__Exercise details__
Report each line of the data that includes the word "will".

__Brief descriptive captions__
- Opening Delimiter -

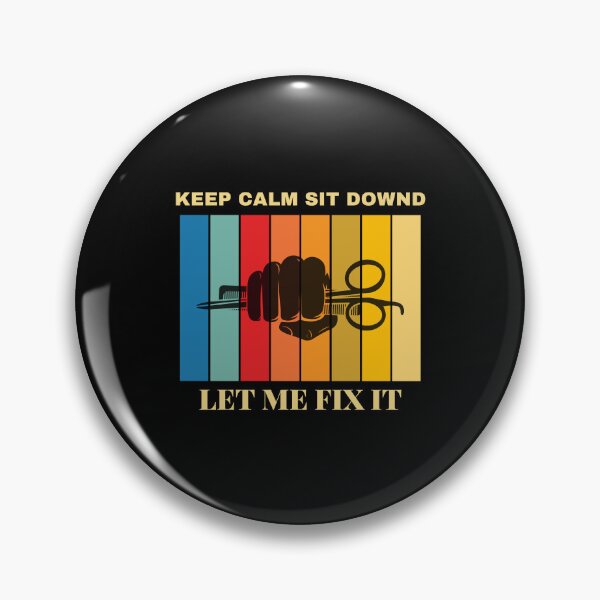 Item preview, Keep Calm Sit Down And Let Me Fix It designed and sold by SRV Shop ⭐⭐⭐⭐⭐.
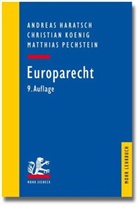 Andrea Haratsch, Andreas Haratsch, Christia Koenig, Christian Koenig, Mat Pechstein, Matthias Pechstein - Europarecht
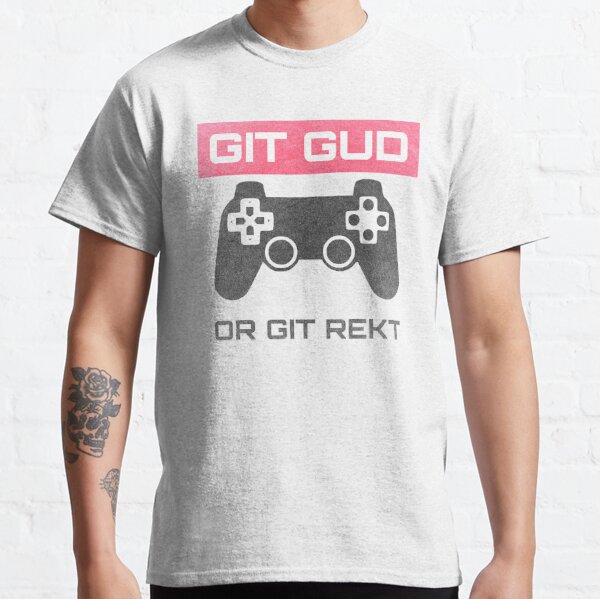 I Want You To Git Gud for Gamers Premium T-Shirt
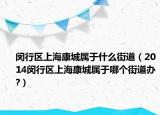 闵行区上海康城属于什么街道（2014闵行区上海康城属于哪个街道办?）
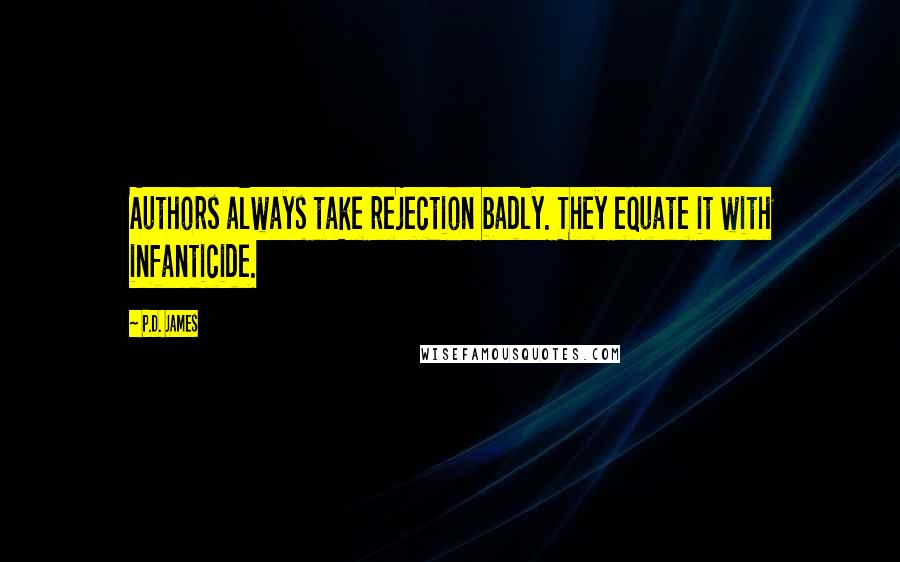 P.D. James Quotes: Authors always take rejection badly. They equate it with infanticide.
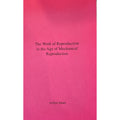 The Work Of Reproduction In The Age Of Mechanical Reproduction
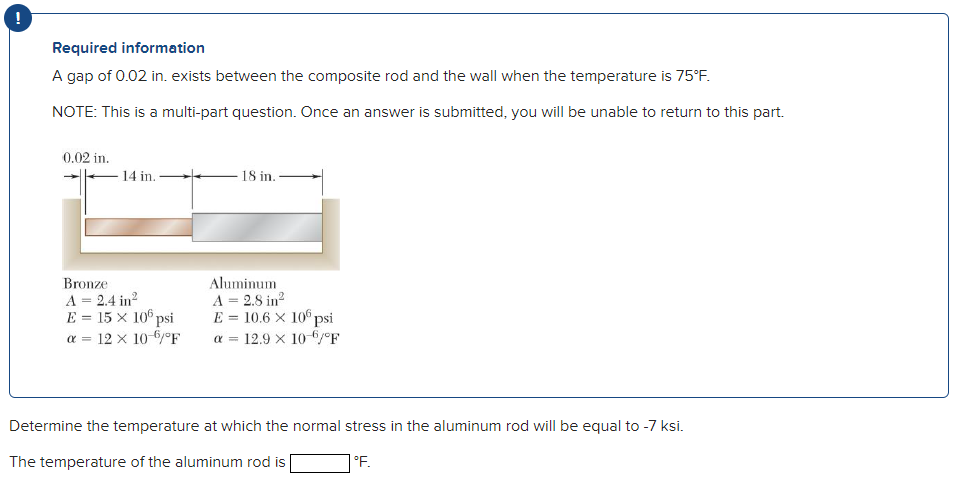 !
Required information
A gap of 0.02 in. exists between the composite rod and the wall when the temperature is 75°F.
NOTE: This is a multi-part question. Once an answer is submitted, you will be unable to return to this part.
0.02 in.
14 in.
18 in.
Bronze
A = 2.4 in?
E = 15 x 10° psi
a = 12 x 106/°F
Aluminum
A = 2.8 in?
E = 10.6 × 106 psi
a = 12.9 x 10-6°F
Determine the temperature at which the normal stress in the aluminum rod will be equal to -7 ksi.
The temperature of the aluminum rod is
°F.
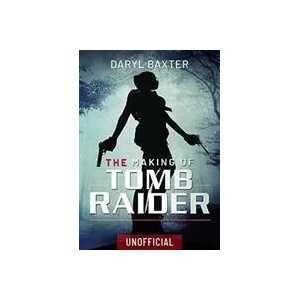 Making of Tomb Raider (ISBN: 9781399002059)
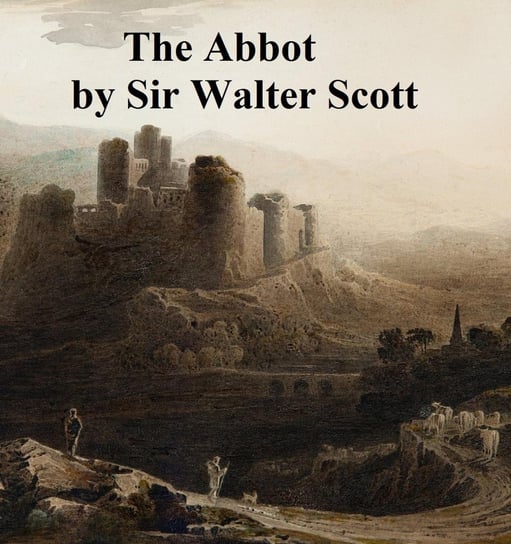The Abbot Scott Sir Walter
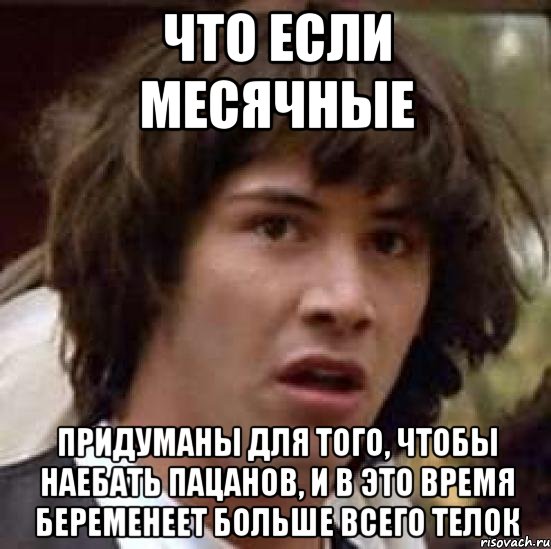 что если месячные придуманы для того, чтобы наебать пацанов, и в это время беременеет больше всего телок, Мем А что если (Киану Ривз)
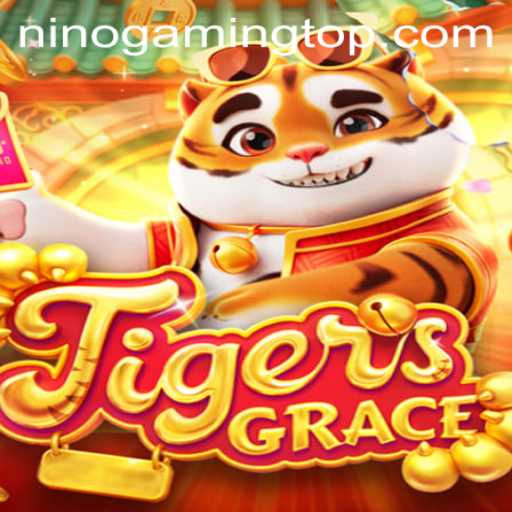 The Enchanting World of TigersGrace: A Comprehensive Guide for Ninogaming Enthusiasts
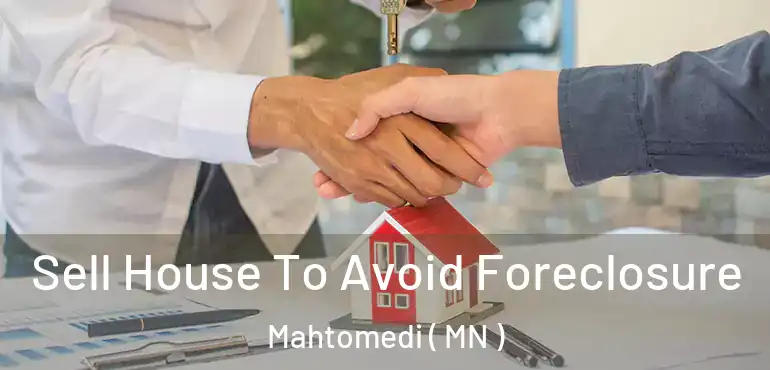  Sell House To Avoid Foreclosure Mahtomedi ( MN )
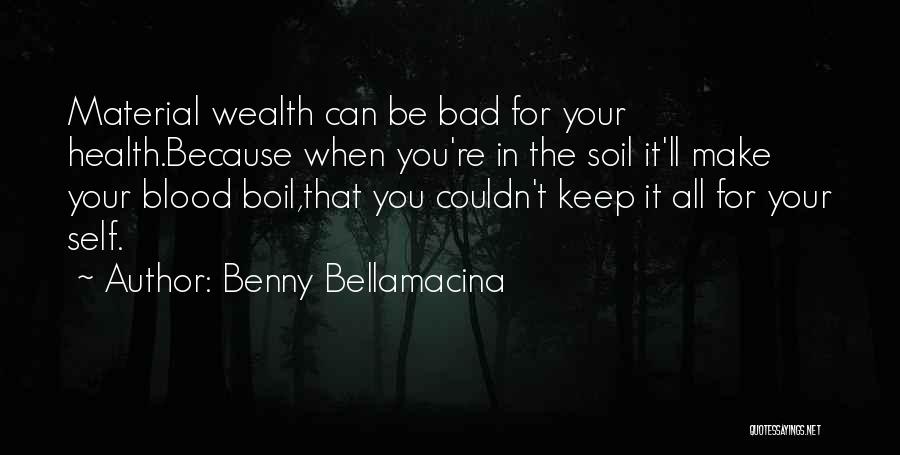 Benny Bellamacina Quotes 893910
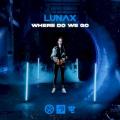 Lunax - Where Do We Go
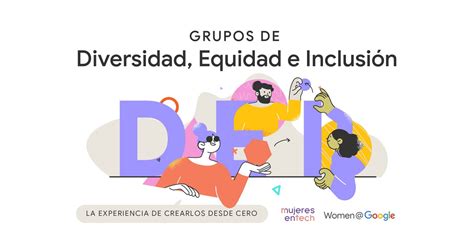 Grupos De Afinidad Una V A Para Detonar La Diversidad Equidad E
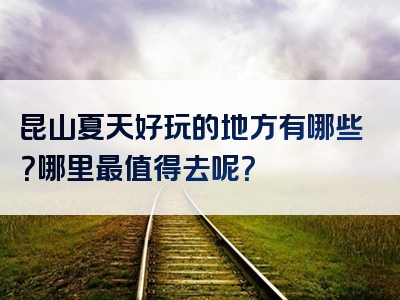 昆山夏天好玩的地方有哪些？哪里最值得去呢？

- Closing Delimiter -

__Result of this task__
NOTE: This is a multi-part question. Once an answer is submitted, you will be unable to return to this part.
Determine the temperature at which the normal stress in the aluminum rod will be equal to -7 ksi.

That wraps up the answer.